*** EXCERPT TO READ Section Begins ***
Located seven miles south of Rochdale, Middleton has the appearance of a "typical" Lancashire industrial town, but Middleton is far from typical. The town has an ancient past and remnants of it remain into the 21st century.

The history of Middleton is closely associated with the lives of four of its residents.

The early years are associated with Thomas Langley, who was Prince Bishop of Durham from 1406 until 1437 and three times Lord Chancellor of England. Evidence of Langley's influence in Middleton can be seen in the Parish Church, St. Leonard's. In 1412 Langley rebuilt what was a Norman Church and consecrated it. The church has a wooden tower, one of only three in the country. The exact reason for the wooden tower is unclear. It was suggested that there was concern that the ground was too soft to support a stone structure, but that seems unlikely. It may be as simple as the fact that it was less expensive to build.It also has a stained glass window depicting Middleton Archers who fought at the Battle of Flodden Field, as such is it regarded as the oldest war memorial in existence.

Langley was also responsible for founding the Middleton Grammar School. He added a chantry to the church with the intention of it being used for the education of local children. In 1572 Queen Elizabeth I granted letters of patent to the school, and a new school building was completed by 1586.

Queen Elizabeth Grammar School ©

In 1438 Sir Ralph Assheton began the 327 year tenure over the Middleton estate by the Assheton family. The family, like all families, seems to have had its high and low points. Sir Ralph left a rather sinister impression of people and was known as the "Black Knight of Assheton". In fact, a 500 year old tradition in Ashton-under-Lyne of parading a straw figure through the town, known as "Riding the Black Lad", is connected with Sir Ralph. The ceremony commemorates the hatred borne by the residents who suffered his cruelty and oppression. On the other end of the scale Ralph's grandson led the famous Middleton bowmen at the Battle of Flodden in 1513 for which he received a knighthood. Assheton's archers were part of an English army that met the Scottish Stuart Army led by James IV of Scotland. The disastrous confrontation on the 9th of September 1513, on Brankstone Moor, resulted in the death of 10,000 Scots and James IV himself. After the battle Assheton dedicated his standard and armour to "St. Leonard of Middleton" and they were placed in the Parish Church. The Middleton estate stayed in the Assheton family until, in the absence of a male heir, a daughter of the family married Lord Suffield. and the Sufflields became the lords of Middleton manor.
*** EXCERPT TO READ Section Ends ***
## [WHAT YOU WILL DO]
1. Copy the Middleton history from "Located seven miles" up to and including "of its residents.", renaming "town" as "borough" wherever it occurs.
2. Take the Middleton history further, picking up after its final sentence.
You won't need the records for any of this.
*** DATA FOR ANALYSIS Section Begins ***
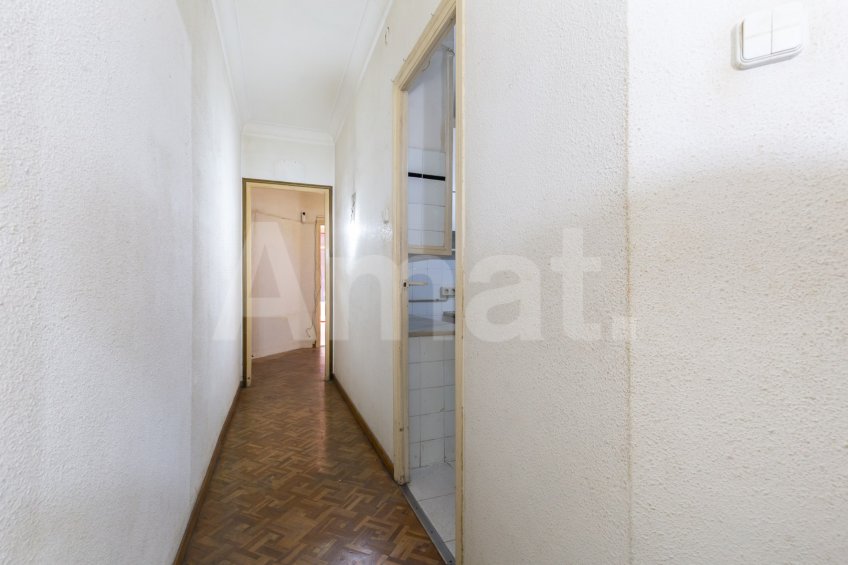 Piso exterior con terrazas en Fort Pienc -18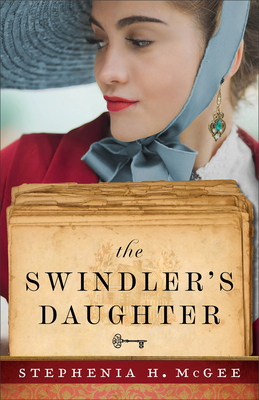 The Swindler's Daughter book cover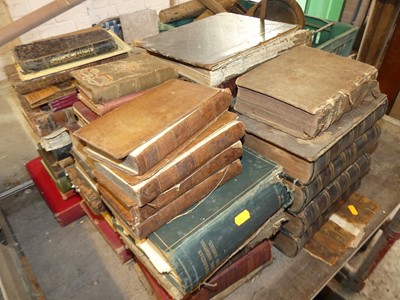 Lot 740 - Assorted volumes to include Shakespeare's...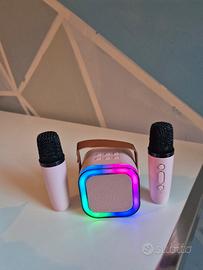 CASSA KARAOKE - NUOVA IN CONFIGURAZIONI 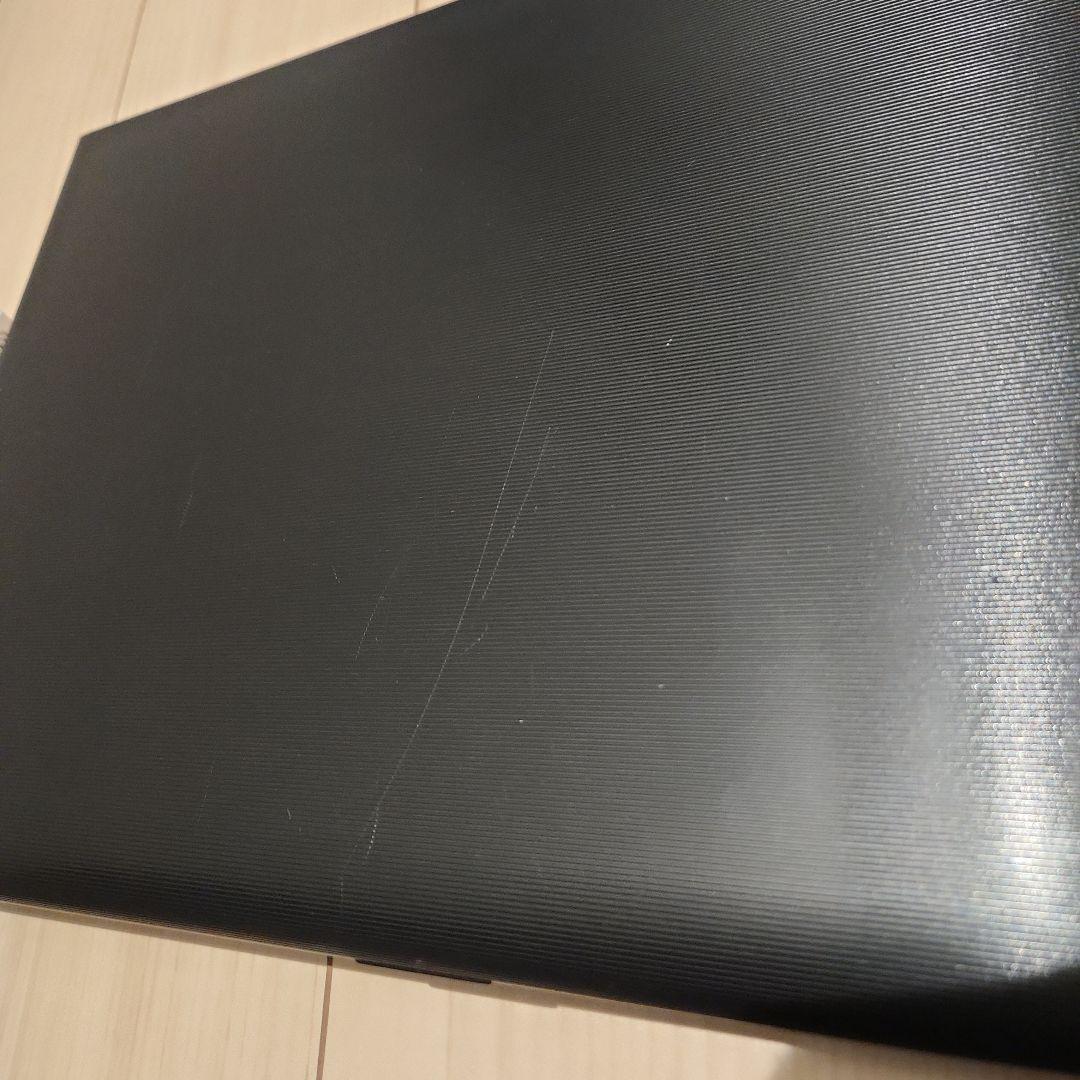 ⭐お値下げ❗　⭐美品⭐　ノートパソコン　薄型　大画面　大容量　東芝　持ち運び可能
*** DATA FOR ANALYSIS Section Ends ***
*** DATA FOR ANALYSIS Section Begins ***
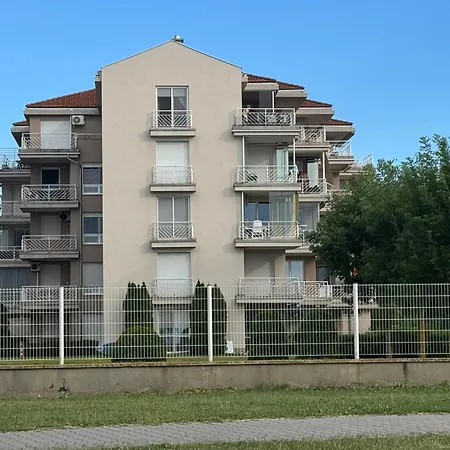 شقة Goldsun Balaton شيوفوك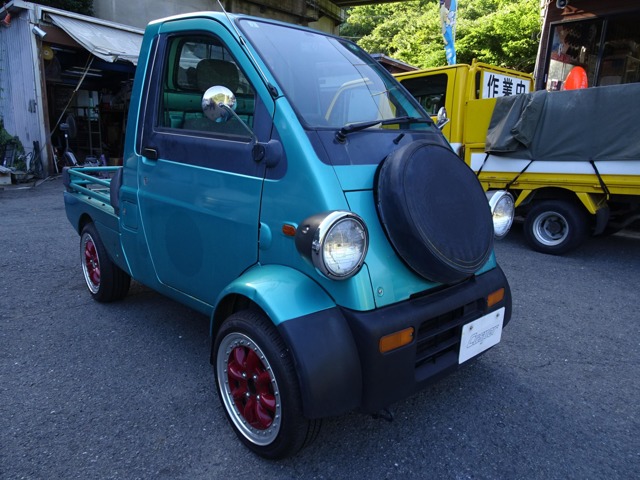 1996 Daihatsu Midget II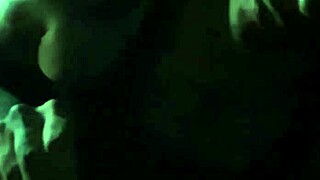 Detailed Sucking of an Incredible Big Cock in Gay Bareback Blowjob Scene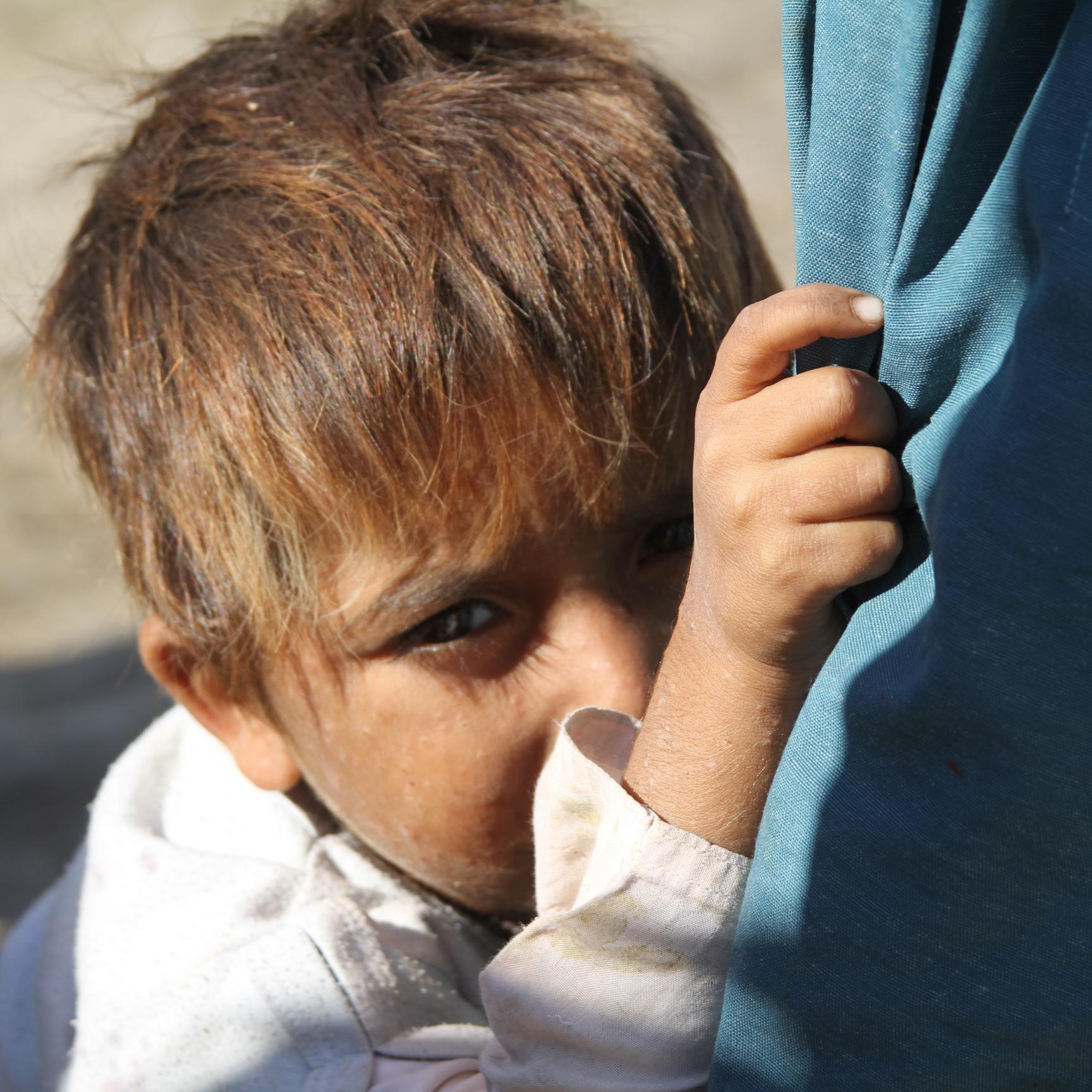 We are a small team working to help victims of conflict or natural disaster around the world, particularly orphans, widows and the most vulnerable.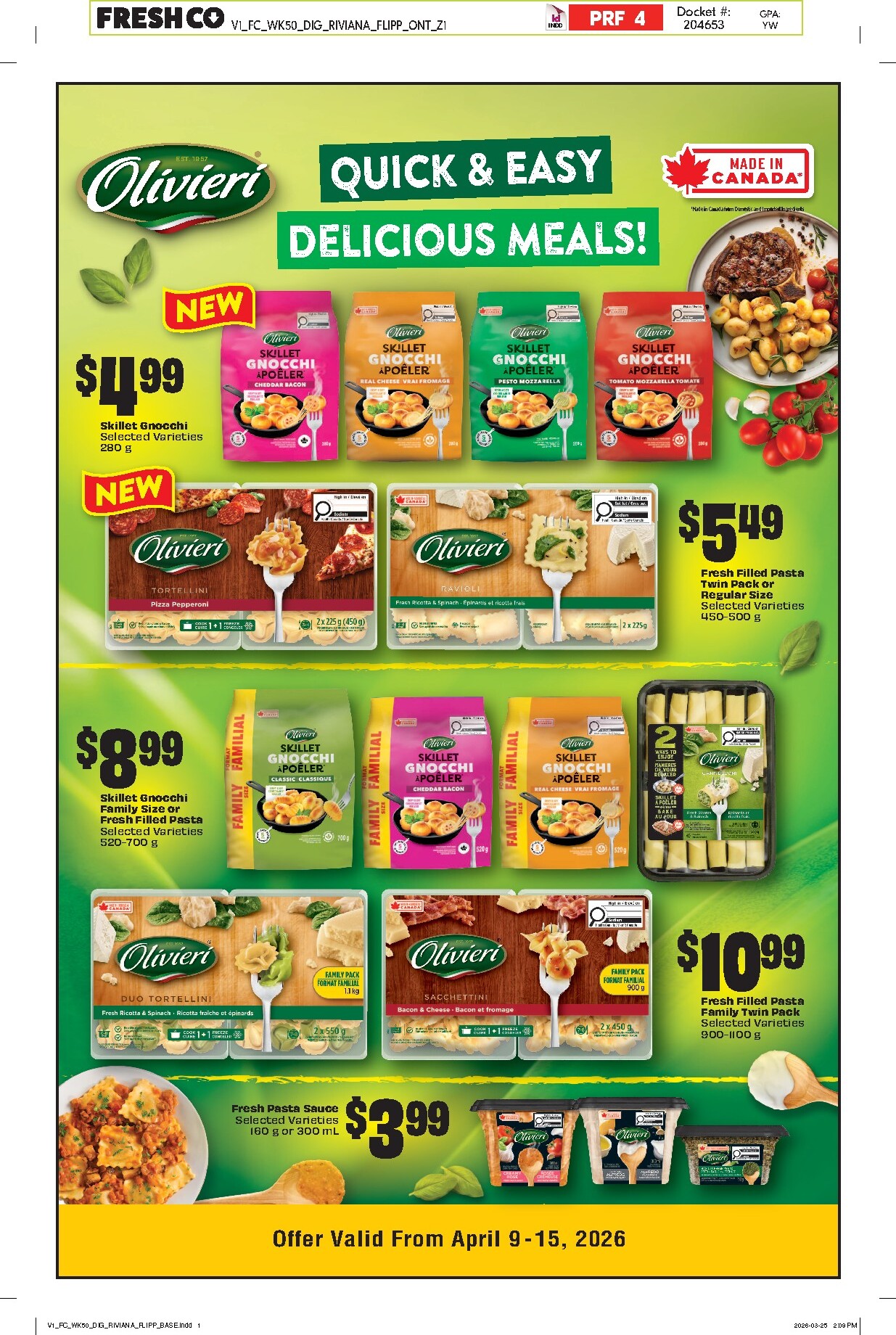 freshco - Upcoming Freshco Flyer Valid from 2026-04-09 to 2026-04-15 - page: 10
*** DATA FOR ANALYSIS Section Ends ***
*** DATA FOR ANALYSIS Section Begins ***
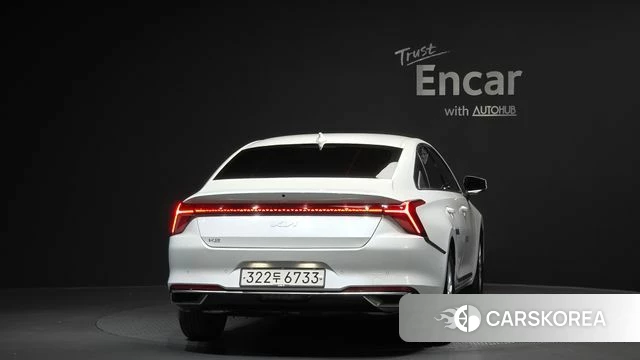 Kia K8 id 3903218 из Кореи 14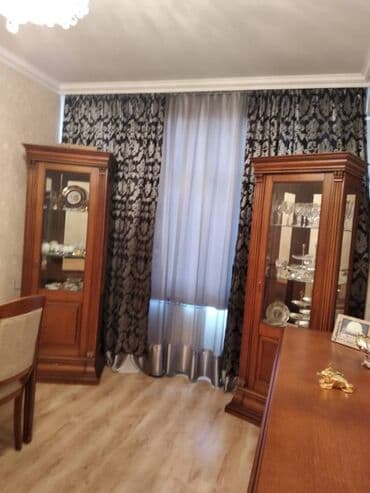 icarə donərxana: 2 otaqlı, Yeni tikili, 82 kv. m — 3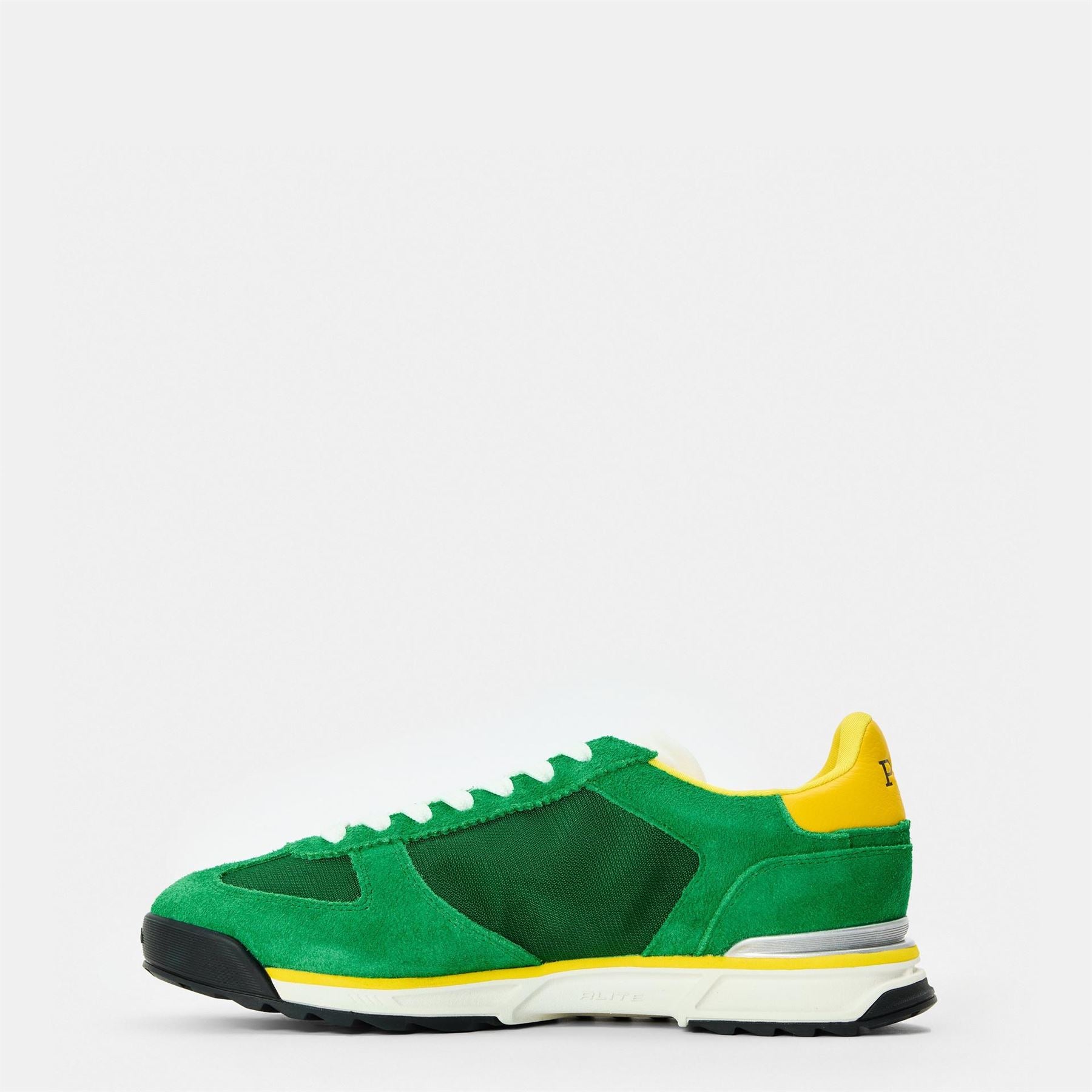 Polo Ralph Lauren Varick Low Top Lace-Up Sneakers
*** DATA FOR ANALYSIS Section Ends ***
## [ANSWER LIST]
1.
Located seven miles south of Rochdale, Middleton has the appearance of a "typical" Lancashire industrial borough, but Middleton is far from typical. The borough has an ancient past and remnants of it remain into the 21st century.

The history of Middleton is closely associated with the lives of four of its residents.

2.
There are a number of artifacts of the Asshetons in the Middleton Parish Church, including brasses of Richard Assheton and his wife dated 1618. Their children are shown on a separate brass. There is another brass of a priest investments which is inscribed in Latin, "Master Edmund Assheton, Rector of this Church" and dated 1522. This was the brother of Sir Richard Assheton of Flodden Field.

Middleton Hall, the home of the Assheton family, was already falling into rack-and-ruin by the end of the 18th century. It was partially rebuilt, but then in 1845 it was demolished and a cotton mill was erected on the land.

Samuel Bamford, who is buried in the church yard and commemorated by a memorial erected over his grave, was prominent in the struggle for repeal of the Corn Laws and electoral reform. He organized a Hampton Club in Middleton for local people wishing to debate the issue of universal sufferage. He led a group of Middleton people to the meeting on St. Peter's Field which turned into the Peterloo Massacre. Bamford was a poet and a respected writer of Lancashire dialect.

Life around the country and particularly in Lancashire was often turbulent during the period when Bamford lived in Middleton. There were a number of issues which from time to time escalated to violence. The textile industry was going through a period of change as hand spinning and weaving was being replaced by steam powered, mill-based, mechanization. This changed the economics of the trade and prices paid for cloth spiraled downwards. Hand weavers faced poverty and saw the machines as their nemesis.

There were numerous incidents of vandalism where groups of workers broke into mills and destroyed machinery. These men were named after a young man from Leicester who had taken a hammer to "square his needles" destroying a knitting machine. His name was Ludlam and the machine vandals were known as Luddites. In 1812 several thousand Luddites were reported to have surrounded the mill of Daniel Burton and Sons. When the mob attacked the mill, they were repelled by defenders who were lying in wait for them. Four men were killed by gun fire from the mill and a number injured. The mob reacted by turning their attention to Burton's home burning it to the ground. This precipitated the dispatching of cavalry from Manchester to bring an end to the unrest.

The fourth person to touch the town of Middleton was Edgar Wood. Born in the 19th century, Wood was apprenticed to a firm of Manchester architects and, during the early years of the 20th century, applied his considerable skill to the design and construction of buildings in Middleton, Huddersfield, and Manchester. His handiwork can be seen throughout Middleton in the form of private homes, shops, schools, and churches.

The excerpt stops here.